Trinidad Chicken Stew
- * 1 (4 pound) whole chicken, cut into pieces
- * 3 tablespoons finely chopped green onion
- * 3 tablespoons chopped fresh cilantro
- * 1 teaspoon minced garlic
- * 1 teaspoon chopped onion
- * 1 teaspoon salt
- * 1/2 teaspoon ground black pepper
- * 1 tablespoon vegetable oil
- * 1/4 cup brown sugar
- * 1 cup water
- * 1/2 cup canned coconut milk (optional)
- * 1 teaspoon red pepper flakes (optional)
- * 2 tablespoons ketchup
- * 1 tablespoon butter
- 1. Place chicken on a plate.
- Sprinkle the green onion, cilantro, garlic, onion, salt and pepper over it.
- Cover, and marinate for 30 minutes.
- 2. Heat the vegetable oil in a deep pot over medium heat.
- Stir in the sugar, and cook until the sugar has melted into a nice golden brown syrup. Add the chicken pieces, and brown quickly while turning continuously.

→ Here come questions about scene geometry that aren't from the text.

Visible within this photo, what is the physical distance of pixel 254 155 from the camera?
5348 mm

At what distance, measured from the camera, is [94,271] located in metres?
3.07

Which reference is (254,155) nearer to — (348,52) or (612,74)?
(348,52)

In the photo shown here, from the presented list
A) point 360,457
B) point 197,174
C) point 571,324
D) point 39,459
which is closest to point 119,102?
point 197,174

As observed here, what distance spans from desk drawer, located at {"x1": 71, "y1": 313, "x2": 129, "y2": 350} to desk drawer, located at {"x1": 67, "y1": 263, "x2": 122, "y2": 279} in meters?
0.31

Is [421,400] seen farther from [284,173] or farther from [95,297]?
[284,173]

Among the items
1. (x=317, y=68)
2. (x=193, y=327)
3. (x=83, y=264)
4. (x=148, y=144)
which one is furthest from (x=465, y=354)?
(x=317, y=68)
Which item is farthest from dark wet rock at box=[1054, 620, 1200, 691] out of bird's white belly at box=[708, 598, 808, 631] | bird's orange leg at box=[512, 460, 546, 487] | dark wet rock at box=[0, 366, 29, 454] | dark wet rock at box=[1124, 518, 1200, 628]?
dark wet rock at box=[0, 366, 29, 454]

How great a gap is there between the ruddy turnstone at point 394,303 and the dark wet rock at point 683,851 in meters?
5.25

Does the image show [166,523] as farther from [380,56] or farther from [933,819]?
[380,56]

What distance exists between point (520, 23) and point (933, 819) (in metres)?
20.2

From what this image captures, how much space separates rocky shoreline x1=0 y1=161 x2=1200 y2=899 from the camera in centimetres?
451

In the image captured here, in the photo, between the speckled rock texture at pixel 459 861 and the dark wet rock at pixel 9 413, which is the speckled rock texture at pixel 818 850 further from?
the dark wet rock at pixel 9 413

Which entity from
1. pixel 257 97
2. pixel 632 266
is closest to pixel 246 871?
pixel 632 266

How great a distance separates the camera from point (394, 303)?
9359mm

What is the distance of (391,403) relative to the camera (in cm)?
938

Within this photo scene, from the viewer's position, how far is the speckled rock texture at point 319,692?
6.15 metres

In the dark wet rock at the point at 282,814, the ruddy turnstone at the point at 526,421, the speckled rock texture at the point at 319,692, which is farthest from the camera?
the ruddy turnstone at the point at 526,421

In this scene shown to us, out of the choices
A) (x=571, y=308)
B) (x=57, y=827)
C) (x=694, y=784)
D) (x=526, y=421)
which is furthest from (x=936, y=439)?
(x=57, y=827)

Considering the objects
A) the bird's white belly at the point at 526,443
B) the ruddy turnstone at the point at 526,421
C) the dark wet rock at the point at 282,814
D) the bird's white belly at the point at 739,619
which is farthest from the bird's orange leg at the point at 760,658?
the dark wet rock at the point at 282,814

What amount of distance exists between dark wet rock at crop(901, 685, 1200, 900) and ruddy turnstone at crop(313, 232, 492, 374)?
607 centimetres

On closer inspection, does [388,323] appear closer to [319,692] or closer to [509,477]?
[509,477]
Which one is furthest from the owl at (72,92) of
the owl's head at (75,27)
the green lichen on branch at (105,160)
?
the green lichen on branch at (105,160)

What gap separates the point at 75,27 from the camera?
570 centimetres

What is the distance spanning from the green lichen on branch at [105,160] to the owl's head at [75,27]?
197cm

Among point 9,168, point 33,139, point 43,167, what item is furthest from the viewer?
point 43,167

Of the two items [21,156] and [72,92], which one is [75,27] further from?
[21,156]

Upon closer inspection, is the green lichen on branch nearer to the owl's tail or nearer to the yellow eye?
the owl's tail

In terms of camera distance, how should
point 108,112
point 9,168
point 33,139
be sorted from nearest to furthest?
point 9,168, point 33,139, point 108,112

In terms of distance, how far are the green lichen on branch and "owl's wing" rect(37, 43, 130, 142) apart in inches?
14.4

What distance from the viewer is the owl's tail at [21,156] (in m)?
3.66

- Cover the pot, and let it cook for 2 minutes.
- 3. Pour in 1 cup of water, coconut milk and pepper flakes.
- Replace the lid, and cook over medium heat for 10 minutes.
- Stir in the ketchup and butter. Continue cooking until chicken is fork tender, 20 to 30 minutes. Taste and season with additional salt and pepper if needed. Serve chicken with the sauce in the pot as a gravy.
All the ingredients incorporated really well together making this a very flavorful dish. Found this recipe on allrecipes.com. I made a couple of changes; added some lime zest and lime juice to the chicken marinate. The lime juice adds some tanginess to the dish. We served it with coconut rice.